Either your fighting your way across a vertical section for 50+ feet, or you need to do a full rope length— 40 meters or more— of burly moves.
M12
What it is: An M11 route that features harder holds and more difficult moves, or 20+ meters of horizontal climbing
Equivalent rock climbing grade: 5.14
When you talk about an M12, you’re talking about an absurdly difficult piece of rock with bad holds, dynamic moves, and super steep terrain. Really, there’s not much else I can say about these; you’ll need years of training and experience to have a chance on one.
M13-M16
What it is: The top edge of mixed climbing difficulty. These routes are overhung, long, and feature a series of complex and difficult moves.
Equivalent rock climbing grade: ?
Once you get above M12, things start to get a little fuzzy.
This is where the controversy that I mentioned earlier comes into play. Because of the rapid expansion of the sport, question marks about what gear/techniques you can use, and the fallacy of human judgement, it becomes incredibly difficult to make an accurate judgement about what these routes are.
Sure, based on the criteria mentioned for M12, we can make some judgements: an M13 route would probably have to have at least 40 meters of restless, overhung dry tooling, with 20 meters of horizontal roofs and lots of bouldering. But what about M14? What if there’s an M13 that’s short but strenuous? If I climb 50 meters horizontally, does that automatically qualify the route as an M15?
As you can see, things begin to get a little fuzzy. Even some of the experts have started to realize this. Check out this Will Gadd quote from his routes in Helmcken Falls, one of the premier ice climbing destinations in the world:
“I don’t even try to grade these things. I haven’t for a couple of years now. They are what they are. If you can do it you get to the top, and if you can’t you fall off, and that’s good enough for me.”
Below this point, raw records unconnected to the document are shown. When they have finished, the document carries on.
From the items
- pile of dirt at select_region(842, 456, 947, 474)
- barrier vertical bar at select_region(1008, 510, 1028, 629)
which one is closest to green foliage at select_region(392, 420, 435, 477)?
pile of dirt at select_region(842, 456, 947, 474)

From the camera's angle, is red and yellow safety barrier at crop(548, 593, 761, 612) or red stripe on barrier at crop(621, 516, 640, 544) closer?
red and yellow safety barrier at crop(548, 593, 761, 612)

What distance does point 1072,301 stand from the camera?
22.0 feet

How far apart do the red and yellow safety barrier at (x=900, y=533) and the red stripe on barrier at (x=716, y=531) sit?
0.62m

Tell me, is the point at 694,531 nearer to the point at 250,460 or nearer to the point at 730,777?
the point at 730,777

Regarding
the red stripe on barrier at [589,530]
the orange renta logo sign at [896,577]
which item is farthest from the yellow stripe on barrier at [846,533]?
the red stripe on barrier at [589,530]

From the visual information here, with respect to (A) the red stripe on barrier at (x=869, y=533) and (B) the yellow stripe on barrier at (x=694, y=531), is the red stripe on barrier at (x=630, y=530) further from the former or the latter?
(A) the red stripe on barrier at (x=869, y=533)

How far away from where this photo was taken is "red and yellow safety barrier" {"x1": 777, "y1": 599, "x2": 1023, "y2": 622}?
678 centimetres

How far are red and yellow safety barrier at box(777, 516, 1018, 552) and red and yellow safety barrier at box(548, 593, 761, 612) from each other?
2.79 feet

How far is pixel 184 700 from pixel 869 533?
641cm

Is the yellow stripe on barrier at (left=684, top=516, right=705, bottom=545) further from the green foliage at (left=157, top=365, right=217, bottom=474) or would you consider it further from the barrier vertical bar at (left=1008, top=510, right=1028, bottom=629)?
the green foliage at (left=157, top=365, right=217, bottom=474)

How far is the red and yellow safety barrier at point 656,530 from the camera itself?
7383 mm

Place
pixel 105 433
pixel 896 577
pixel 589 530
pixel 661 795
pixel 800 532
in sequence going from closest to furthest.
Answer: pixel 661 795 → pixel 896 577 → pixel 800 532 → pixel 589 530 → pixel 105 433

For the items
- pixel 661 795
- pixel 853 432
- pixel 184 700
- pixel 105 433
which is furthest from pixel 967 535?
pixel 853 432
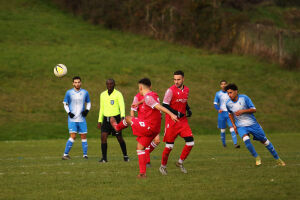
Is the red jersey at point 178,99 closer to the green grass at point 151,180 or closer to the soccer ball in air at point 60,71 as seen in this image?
the green grass at point 151,180

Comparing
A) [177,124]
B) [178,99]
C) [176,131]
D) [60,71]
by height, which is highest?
[60,71]

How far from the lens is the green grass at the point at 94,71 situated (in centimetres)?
3284

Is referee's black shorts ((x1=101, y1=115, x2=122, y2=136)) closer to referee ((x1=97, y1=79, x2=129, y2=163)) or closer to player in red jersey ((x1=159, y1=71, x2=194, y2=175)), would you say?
referee ((x1=97, y1=79, x2=129, y2=163))

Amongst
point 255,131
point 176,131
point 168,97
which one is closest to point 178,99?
point 168,97

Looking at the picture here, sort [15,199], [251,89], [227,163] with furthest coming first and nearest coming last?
1. [251,89]
2. [227,163]
3. [15,199]

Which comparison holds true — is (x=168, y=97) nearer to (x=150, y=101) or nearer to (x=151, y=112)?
(x=151, y=112)

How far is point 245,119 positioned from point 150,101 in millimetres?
3504

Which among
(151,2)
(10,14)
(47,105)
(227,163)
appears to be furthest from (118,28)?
(227,163)


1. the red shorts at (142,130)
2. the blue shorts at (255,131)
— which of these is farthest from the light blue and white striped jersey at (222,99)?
the red shorts at (142,130)

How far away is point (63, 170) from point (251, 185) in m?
4.80

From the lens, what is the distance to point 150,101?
11422 mm

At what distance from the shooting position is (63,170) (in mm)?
12953

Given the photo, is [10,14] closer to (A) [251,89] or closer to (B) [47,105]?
(B) [47,105]

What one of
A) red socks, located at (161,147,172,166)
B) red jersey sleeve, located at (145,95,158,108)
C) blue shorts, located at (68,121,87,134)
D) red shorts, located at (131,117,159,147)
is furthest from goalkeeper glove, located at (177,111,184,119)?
blue shorts, located at (68,121,87,134)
https://www.redbull.com/ca-en/will-gadd-climbing-the-world-s-hardest-mix-route-climb
As the quote shows, Gadd has reached the point where he no longer feels the need to assign a rating to the climbs that he’s doing. His message is simple: if you’re good enough to climb it, go climb it. Don’t puff your chest because you assigned a higher number; focus on the quality of the climb and the beauty of the moves.
Also, if you want to see what real edge-of-the-limit ice climbing looks like, check out the video of Gadd climbing at Helmcken:
Now, I know a little bit about ice climbing, but there’s no way I’m going to contradict anything that Will Gadd says. Maybe, as the sport continues to grow and the rules become more established, it will become clear where the line is between M12 and M15. For now, however, I would say that, for the few people in the world who can climb these routes, it should be enough to know you can climb them.